• [Kısa talimat A]:
Pazardaki pahalılıkla ilgili metne göre şu soruları yanıtlayın:
(i) Esnaf, satışlarının geçen yıllara göre yüzde kaç düşmesinden şikayetçi?
(ii) 20 senelik seyyar satıcıya göre satış yaptıkları tezgahtan kaç aile geçiniyor?
(iii) Elindeki poşetleri gösteren yurttaş, aldıklarının kaç lira tuttuğunu söylüyor?
• [Kısa talimat B]: Pazardaki pahalılıkla ilgili metinde "20 senelik bir" sözlerinden "biber alabildiğini söylüyor." sözlerine kadar olan bölümü hiç değiştirmeden yazın.

Enflasyon pazarda! Semt pazarı, marketler ateş pahası, reyon ve kasa fiyatlarına dikkat, vatandaşın alım gücü kalmadı, esnaflar zor durumda... 

Ülkedeki mevcut ekonomik kriz, Covid-19 salgınıyla daha da derinleşince pazarın da tadı kaçtı. Halk artık peyniri kilo kilo değil gramla, ekmeği çeyrek alıyor.

Çarşı, pazar hareketliği bitme noktasına geldi. Umudunu kesen Esnaf satışlarının geçen yıllara göre yüzde 60-80 düşmesinden şikayetçi.

Uzman ve ekonomistlerin söylemlerine göre, Hem yurttaşın hem esnafın pandemi sürecinde ekonomik olarak nasıl etkilendiklerini yerinde görmek için siyasetçilerin esnaf ve vatandaş arasında dolaşarak sorunları görebilir. Market reyonları ve semt pazarlarında son fiyatlar vatandaşın karar kara düşünmesine neden olduğu belirtildi.

Geçen sene 80 lira olan fıstığın kilosu 120 TL 'ye 75 olan badem 100 TL çıkmış, yine geçen yıl domatesin kilosu 1,5 TL iken bu yıl 3,5 TL, Üzümün kilosu 3 TL iken bu yıl 7 TL'ye çıkması bir kova yoğurt 25 TL iken 60 TL

20 senelik bir seyyar satıcı, satış yaptıkları tezgahtan 5 ailenin geçindiğini, geçen sene günlük 800-1300 TL ciro yaparken bu yıl bazen 200 lirayla eve döndüklerini söylüyor.

HER ŞEY ATEŞ PAHASI

Semt pazarında da özellikle meyveler ateş pahası, Bir kilo elma 9-10, üzüm 5-7, Şeftali 8-9 liradan satılıyor. seyyar satıcılarda gördüğüm domatesin kilosu 4 liradan başlayıp 8 liraya kadar çıkıyor. Patates ve soğan kilosu da 4 TL 'den başlıyor. Sivribiberin kilosu 10 liraya çıkıyor. Esnaf, yurttaşın ancak 250 gram biber alabildiğini söylüyor.

Elindeki poşetleri göstererek pahalılığı dikkat çeken bir yurttaş, "Daha yemeklik doğru düzgün bir şey almadım, 80 lira tuttu" diyor. vatandaşın artık taneyle alım yaptığını söyleyen bir esnaf ise şöyle konuşuyor. "Gücüm yetmiyor diyerek yarım kilo salatalık isteyen müşteri var. hafta boyunca taneyle satın aldıkları kadar yemek zorundalar. Eskiden 5 kilo domates alan müşterim 1 kilo ancak alabiliyor. Torbayla soğan ve patates alan müşteri ise, kiloyla almaya başladı.

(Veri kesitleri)
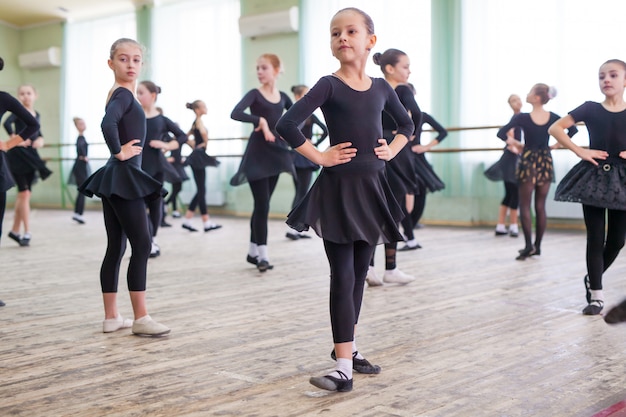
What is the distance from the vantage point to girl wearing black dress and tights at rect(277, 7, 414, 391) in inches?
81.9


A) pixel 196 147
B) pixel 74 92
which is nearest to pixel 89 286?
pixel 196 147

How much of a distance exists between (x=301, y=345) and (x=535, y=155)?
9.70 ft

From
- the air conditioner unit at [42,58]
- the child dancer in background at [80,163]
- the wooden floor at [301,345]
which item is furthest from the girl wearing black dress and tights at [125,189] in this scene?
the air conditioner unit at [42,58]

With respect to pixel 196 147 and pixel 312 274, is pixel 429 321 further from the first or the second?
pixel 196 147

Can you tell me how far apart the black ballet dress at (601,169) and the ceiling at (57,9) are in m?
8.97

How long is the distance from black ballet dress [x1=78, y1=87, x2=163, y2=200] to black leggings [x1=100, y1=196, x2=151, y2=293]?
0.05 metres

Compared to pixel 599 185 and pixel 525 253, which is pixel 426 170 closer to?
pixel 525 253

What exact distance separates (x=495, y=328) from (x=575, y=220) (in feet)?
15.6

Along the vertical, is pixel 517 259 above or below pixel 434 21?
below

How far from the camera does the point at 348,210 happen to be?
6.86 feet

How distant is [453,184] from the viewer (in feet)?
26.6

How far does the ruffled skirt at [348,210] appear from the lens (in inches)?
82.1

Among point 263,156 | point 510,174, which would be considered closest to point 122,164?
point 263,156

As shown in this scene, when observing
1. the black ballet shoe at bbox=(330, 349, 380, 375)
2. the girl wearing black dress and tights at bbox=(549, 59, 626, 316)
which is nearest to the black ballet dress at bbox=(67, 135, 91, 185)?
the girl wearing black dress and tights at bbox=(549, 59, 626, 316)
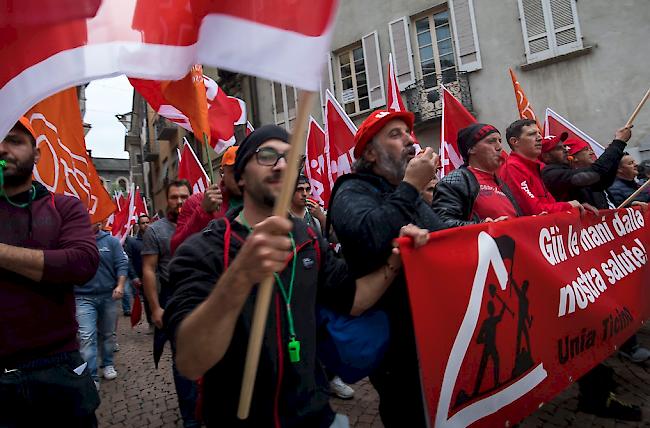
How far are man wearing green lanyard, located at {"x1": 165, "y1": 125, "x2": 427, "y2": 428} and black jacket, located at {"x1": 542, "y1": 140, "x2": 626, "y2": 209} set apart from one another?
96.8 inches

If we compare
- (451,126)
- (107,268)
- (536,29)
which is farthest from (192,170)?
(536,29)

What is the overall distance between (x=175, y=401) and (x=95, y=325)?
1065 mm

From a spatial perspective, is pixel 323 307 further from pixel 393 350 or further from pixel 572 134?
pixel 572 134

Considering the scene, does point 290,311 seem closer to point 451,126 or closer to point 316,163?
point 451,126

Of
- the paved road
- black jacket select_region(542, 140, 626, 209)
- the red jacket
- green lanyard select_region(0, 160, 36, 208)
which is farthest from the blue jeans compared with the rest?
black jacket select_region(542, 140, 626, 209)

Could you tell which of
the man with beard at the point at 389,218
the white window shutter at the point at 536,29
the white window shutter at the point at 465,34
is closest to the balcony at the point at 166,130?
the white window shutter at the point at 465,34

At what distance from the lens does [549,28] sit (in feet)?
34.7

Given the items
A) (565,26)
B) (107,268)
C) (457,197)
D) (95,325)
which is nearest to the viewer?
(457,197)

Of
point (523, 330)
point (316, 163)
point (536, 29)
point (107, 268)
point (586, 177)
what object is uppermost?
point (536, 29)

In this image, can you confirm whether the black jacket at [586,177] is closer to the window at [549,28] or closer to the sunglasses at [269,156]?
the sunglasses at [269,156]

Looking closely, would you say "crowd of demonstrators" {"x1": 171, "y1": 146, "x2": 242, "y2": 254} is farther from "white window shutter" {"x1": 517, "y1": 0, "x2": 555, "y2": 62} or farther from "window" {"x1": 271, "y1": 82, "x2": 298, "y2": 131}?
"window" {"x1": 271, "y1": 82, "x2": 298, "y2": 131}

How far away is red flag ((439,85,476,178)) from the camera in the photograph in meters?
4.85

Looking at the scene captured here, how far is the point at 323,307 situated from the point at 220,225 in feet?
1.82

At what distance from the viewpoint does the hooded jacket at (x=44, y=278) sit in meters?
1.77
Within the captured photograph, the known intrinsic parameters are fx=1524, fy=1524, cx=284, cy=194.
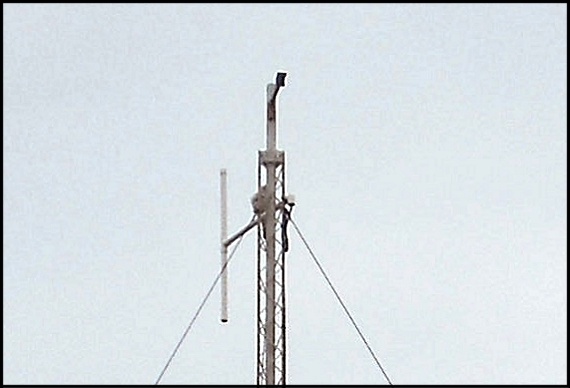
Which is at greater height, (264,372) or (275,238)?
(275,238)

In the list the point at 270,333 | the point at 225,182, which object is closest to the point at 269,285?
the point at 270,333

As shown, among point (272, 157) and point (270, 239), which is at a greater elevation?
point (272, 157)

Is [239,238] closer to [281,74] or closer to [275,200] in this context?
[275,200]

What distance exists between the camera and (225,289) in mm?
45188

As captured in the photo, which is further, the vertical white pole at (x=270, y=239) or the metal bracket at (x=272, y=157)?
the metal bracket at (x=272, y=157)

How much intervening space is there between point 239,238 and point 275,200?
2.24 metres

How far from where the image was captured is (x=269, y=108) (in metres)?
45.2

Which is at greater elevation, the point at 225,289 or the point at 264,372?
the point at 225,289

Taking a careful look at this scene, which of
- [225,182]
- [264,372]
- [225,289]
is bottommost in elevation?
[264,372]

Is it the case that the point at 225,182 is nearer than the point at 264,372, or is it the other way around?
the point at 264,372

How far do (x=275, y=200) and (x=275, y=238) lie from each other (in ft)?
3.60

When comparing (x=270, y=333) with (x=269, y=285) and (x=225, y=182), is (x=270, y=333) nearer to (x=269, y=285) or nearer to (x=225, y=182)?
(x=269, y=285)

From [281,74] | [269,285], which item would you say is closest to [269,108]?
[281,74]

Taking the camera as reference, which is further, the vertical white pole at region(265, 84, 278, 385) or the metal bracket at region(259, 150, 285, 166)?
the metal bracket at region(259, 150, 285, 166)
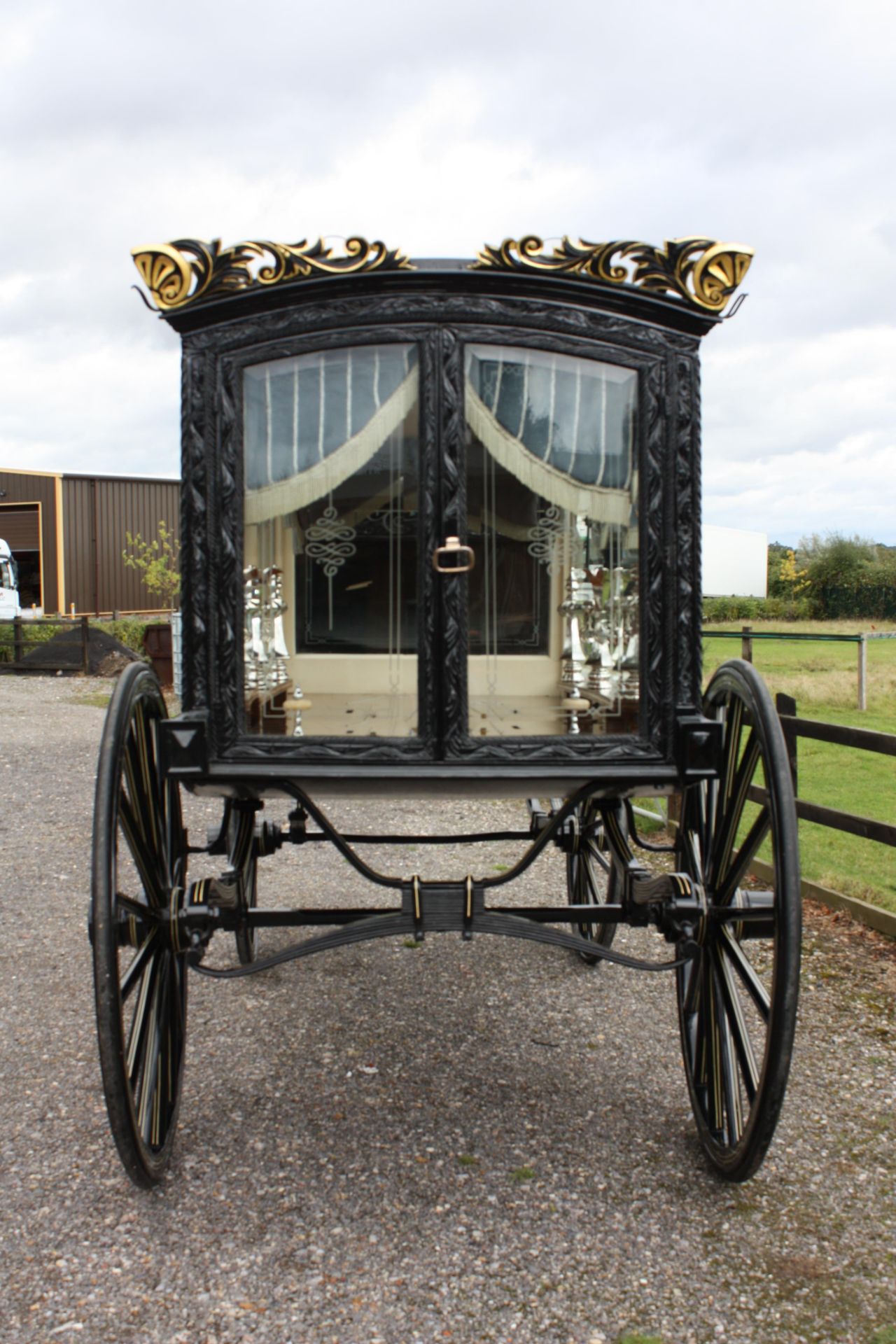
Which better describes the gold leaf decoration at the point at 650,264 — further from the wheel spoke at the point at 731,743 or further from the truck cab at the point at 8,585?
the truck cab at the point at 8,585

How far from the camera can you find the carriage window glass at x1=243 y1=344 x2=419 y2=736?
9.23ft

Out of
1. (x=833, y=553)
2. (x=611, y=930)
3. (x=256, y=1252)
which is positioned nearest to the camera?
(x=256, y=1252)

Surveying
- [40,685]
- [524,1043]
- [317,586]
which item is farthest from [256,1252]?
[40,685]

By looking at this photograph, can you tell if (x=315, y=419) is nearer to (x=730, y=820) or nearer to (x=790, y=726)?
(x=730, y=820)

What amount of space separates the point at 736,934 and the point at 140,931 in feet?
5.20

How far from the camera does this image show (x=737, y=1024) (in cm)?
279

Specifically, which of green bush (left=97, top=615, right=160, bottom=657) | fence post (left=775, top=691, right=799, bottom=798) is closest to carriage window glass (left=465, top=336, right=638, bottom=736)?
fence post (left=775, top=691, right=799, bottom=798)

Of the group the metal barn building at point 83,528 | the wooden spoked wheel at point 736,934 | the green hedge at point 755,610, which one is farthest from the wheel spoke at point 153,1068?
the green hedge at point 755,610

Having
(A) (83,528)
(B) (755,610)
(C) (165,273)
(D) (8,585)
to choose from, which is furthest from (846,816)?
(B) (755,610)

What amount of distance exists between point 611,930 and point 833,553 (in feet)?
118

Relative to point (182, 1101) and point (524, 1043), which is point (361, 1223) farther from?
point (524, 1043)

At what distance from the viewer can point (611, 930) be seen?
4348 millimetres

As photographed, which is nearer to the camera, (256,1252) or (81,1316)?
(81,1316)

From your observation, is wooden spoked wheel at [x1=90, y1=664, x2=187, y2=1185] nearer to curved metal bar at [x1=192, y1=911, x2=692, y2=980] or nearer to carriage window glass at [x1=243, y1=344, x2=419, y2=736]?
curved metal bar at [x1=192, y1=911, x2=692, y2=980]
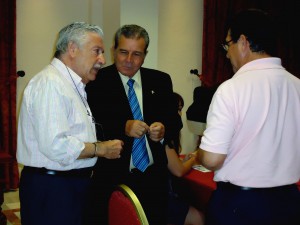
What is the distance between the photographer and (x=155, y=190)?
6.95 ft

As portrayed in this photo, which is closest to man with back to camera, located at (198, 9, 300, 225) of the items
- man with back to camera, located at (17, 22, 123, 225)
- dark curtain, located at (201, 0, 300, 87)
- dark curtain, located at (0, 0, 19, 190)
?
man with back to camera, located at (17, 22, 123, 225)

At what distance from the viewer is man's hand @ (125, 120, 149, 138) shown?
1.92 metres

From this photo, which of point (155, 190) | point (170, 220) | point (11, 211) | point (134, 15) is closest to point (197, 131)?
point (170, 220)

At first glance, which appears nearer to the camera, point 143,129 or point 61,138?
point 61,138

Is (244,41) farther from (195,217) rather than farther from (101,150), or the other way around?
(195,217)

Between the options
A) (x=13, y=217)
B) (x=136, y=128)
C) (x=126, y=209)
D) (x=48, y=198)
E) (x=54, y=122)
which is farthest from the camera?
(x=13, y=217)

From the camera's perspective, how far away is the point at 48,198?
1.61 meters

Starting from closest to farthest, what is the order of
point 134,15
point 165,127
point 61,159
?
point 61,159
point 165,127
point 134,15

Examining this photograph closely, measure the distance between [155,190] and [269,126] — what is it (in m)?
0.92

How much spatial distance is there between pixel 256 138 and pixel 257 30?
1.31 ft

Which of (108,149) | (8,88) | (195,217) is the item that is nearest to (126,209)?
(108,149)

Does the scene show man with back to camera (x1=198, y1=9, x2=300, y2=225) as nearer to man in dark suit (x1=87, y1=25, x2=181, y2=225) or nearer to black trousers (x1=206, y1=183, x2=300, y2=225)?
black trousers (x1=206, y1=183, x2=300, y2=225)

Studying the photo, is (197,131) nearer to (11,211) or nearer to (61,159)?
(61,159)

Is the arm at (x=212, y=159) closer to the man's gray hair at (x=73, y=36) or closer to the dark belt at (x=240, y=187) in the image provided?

• [Yazılı yanıt A]:
(i) Yüzde 60-80.
(ii) 5 aile.
(iii) 80 lira.

• [Yazılı yanıt B]:
20 senelik bir seyyar satıcı, satış yaptıkları tezgahtan 5 ailenin geçindiğini, geçen sene günlük 800-1300 TL ciro yaparken bu yıl bazen 200 lirayla eve döndüklerini söylüyor.

HER ŞEY ATEŞ PAHASI

Semt pazarında da özellikle meyveler ateş pahası, Bir kilo elma 9-10, üzüm 5-7, Şeftali 8-9 liradan satılıyor. seyyar satıcılarda gördüğüm domatesin kilosu 4 liradan başlayıp 8 liraya kadar çıkıyor. Patates ve soğan kilosu da 4 TL 'den başlıyor. Sivribiberin kilosu 10 liraya çıkıyor. Esnaf, yurttaşın ancak 250 gram biber alabildiğini söylüyor.